Brush up on the firm’s work. It helps to know something about the studio and what they do and have done before you can expect them to be interested in your work.


What is a portfolio?

A portable proof of your design education and a document of your work. A display of exercises, talent, thinking and solutions to visual communication problems. The physical form of the portfolio is completely up to you. It should, however, not be too precious or complicated. Nor should it require delivery by freight elevator. It is a communication tool, not a self-centered reflection of your personality.

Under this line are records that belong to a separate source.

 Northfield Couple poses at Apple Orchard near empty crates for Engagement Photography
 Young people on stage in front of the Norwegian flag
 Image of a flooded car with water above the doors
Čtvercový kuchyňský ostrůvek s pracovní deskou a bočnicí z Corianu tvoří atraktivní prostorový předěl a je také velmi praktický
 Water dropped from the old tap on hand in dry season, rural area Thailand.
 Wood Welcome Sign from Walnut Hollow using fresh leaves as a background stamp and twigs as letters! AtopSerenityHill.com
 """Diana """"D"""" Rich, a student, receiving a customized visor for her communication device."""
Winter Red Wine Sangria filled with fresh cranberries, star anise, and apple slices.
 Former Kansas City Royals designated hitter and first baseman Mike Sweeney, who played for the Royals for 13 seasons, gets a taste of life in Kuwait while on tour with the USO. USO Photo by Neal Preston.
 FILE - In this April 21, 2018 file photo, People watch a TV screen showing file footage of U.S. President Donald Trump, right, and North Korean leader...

A portfolio is a design problem. It contains an assortment of given visual and verbal material. As with all publications, what you put next to one element either plays up that individual piece or fights it for attention. An interesting layout of spreads and pages, color, form and/or thematic relationships, dramatic scale changes, humor, elements of surprise, details and whole pieces, sequencing and rhythm, are all tools to entertain the eye. It is a show piece in the best sense, and I haven’t even talked about the individual work itself.



A well-structured portfolio has a beginning, a middle and an end. It should be a well-designed book that shows off your work in the best possible light. Samples should be clean and removable. The sequence doesn’t have to be chronological, but I wouldn’t put early school work at the end. Don’t forget that the final image leaves a more lasting impression than the first.

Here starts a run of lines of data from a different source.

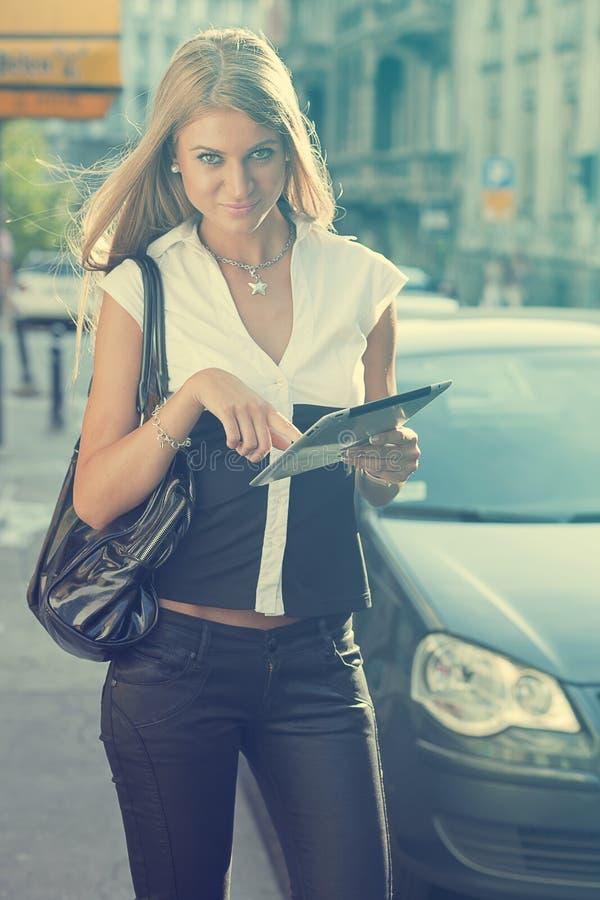 Ung affärskvinna med minnestavladatoren som går på stads- stree royaltyfria bilder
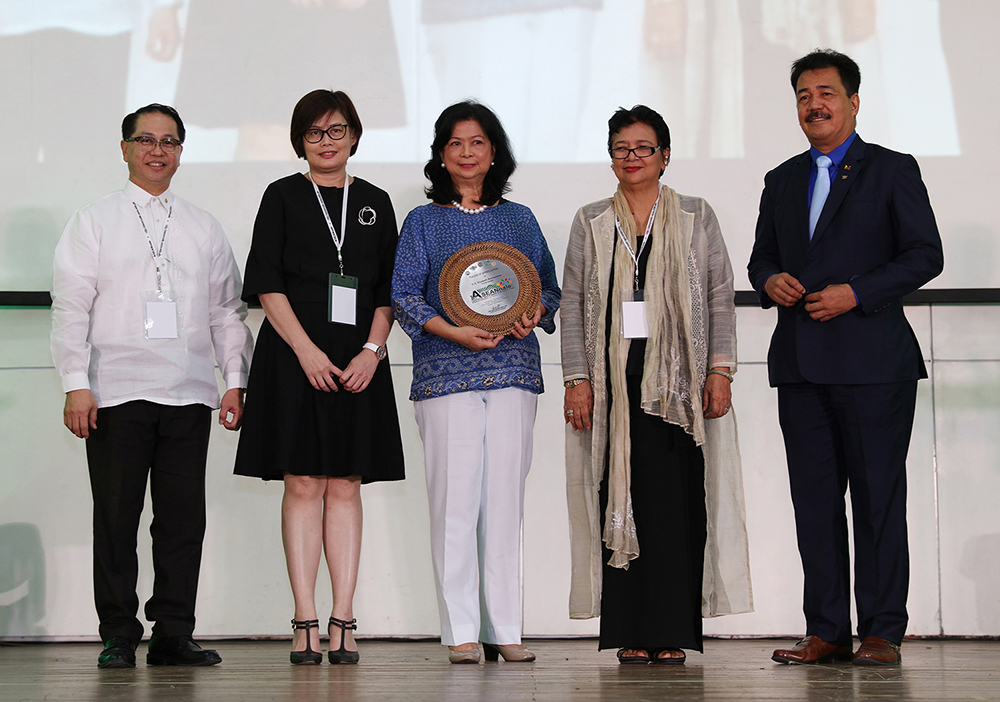 The speakers at the ASEANnale opening ceremony: from left, UP President Danilo Concepcion, ASEAN Foundation Chair Elaine Tan, Permanent Representative of the Philippines to ASEAN Elizabeth Buensuceso, ASEANnale 2018 Organizing Committee Chair Grace Javier Alfonso, and CHED OIC J. Prospero de Vera III (Photo by Misael Bacani, UP MPRO)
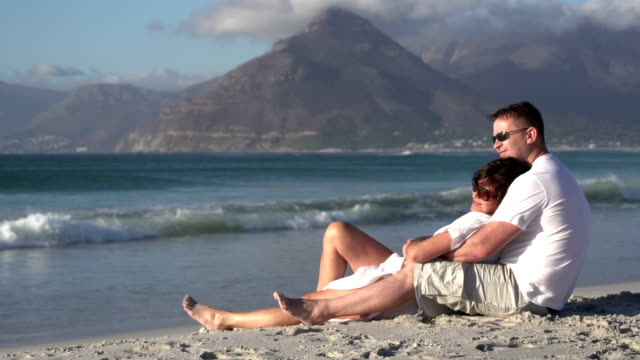 Couple-sitting-in-romantic-embrace-on-beach-Cape-Town-South-Africa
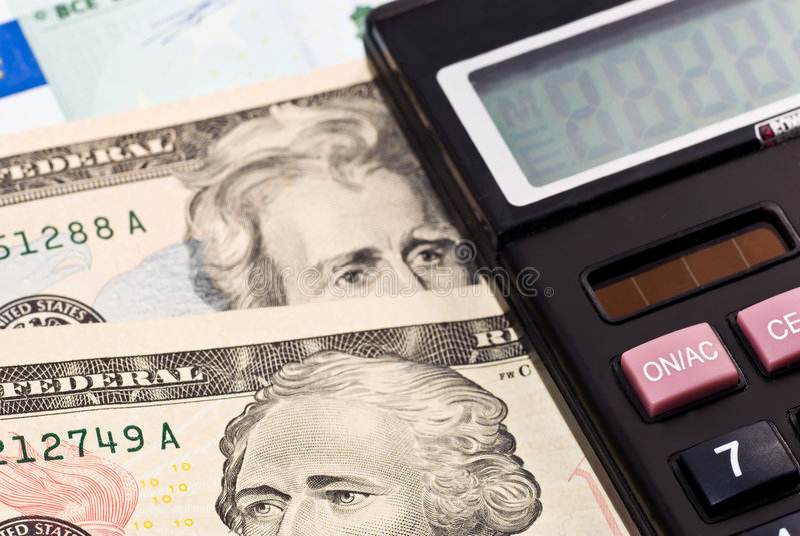 Calculator over money royalty free stock photo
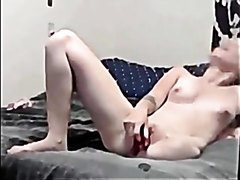 A blond amputee toying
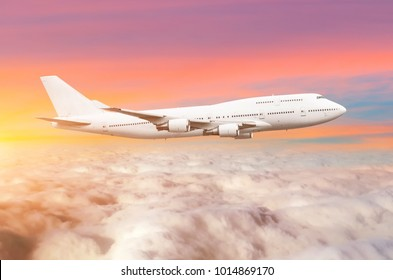 Flying bid double decker airplane above the clouds horizon sky with bright sunset colors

Show your sketches separately. This will assist those of us who think of your sketching process as one of the most important and telling parts of your presentation.

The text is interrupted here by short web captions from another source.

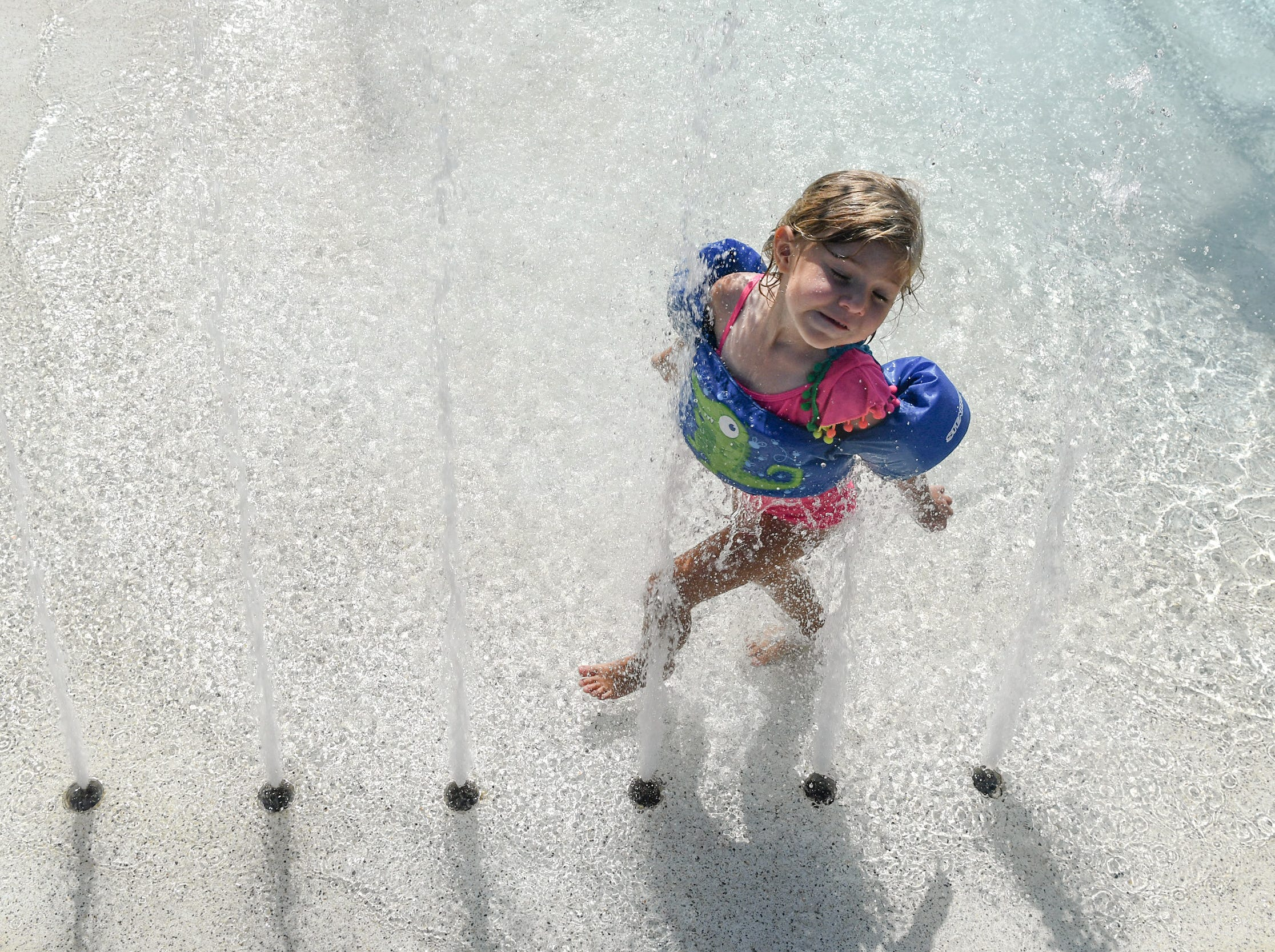 """Summertime walk"" Madelynn Pardani of Piedmont runs through water at the Anderson Area YMCA Water Works pool area in Anderson on Wednesday. The first day of summer is June 21."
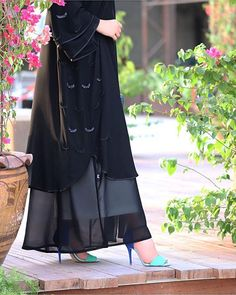 Image may contain: 1 person, standing Niqab Fashion, Modest Fashion Hijab, African Fashion Dresses, Muslim Fashion, Fashion Outfits, Abaya Designs Latest, Mode Abaya, Iranian Women Fashion, Strapless Prom Dresses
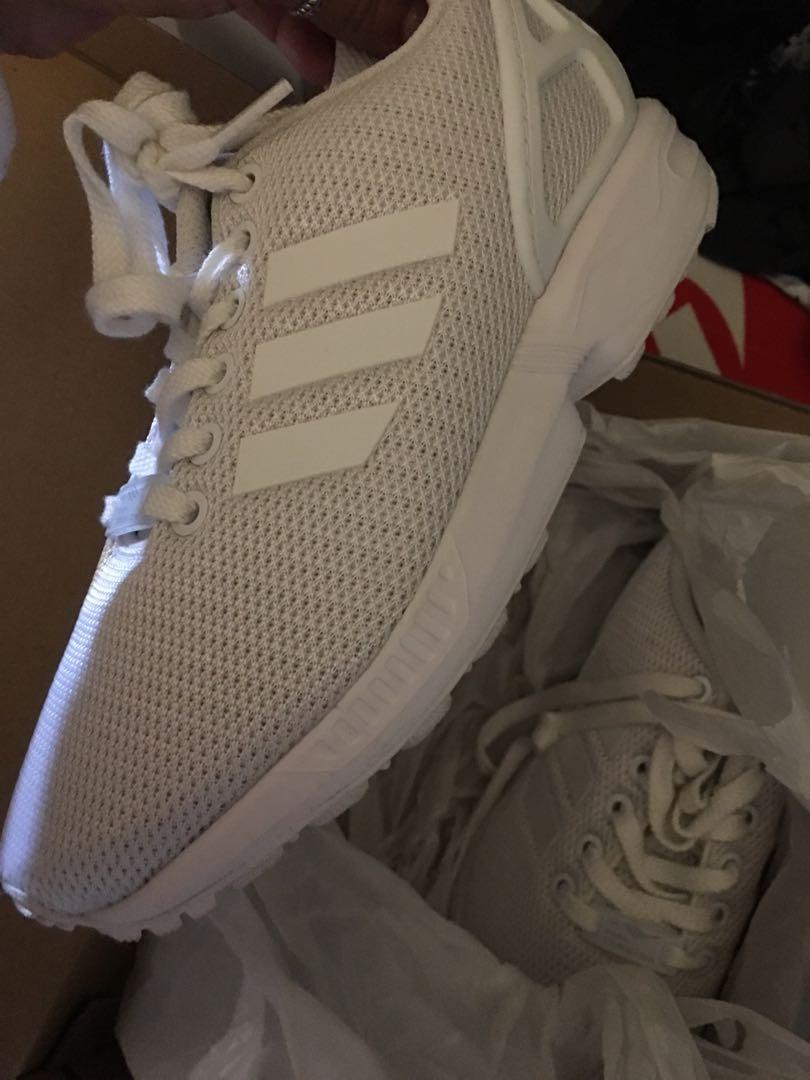 Addidas flux size 4 kids worn once only for few hours  didn't like them bought for 119 selling for 80 happy to also post with tracking on my expense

It helps to label your work with very short descriptions, in case you have to drop off your portfolio and don’t have a chance to narrate in person. Keep in mind that a first portfolio review gives me only a first impression of you and your work. If I’m interested, you will be called back and you and your work will be scrutinized in more detail.
Please forgive me for not reading your books, thesis project, poetry or research papers. I’m getting an overall impression and can usually judge from what I’m looking at. If it doesn’t communicate visually, you probably chose the wrong profession.


CDs and websites

Your digital portfolio should be designed just like the regular portfolio with the same attributes described above. It should be easy to open, navigate and review. I have quite a collection of portfolio CDs which are now coasters, because they couldn’t be opened. Whatever you do, don’t make us work at it. Make it easy to get to your information.
Don’t think for a minute that I pay more attention to your email than to a letter or phone call. It is much easier to ignore or delete your email than it is to print it out and keep it on record.


Present in person

I personally prefer, whenever possible, to see you in person, because it’s not the work I’m buying—it’s you I’m interested in. I want to hear and see you present your work. Your intelligence, enthusiasm, energy and passion are more important to me than your whole portfolio. Besides, I’m always as little suspicious of the involvement and influence in your work by faculty and fellow students.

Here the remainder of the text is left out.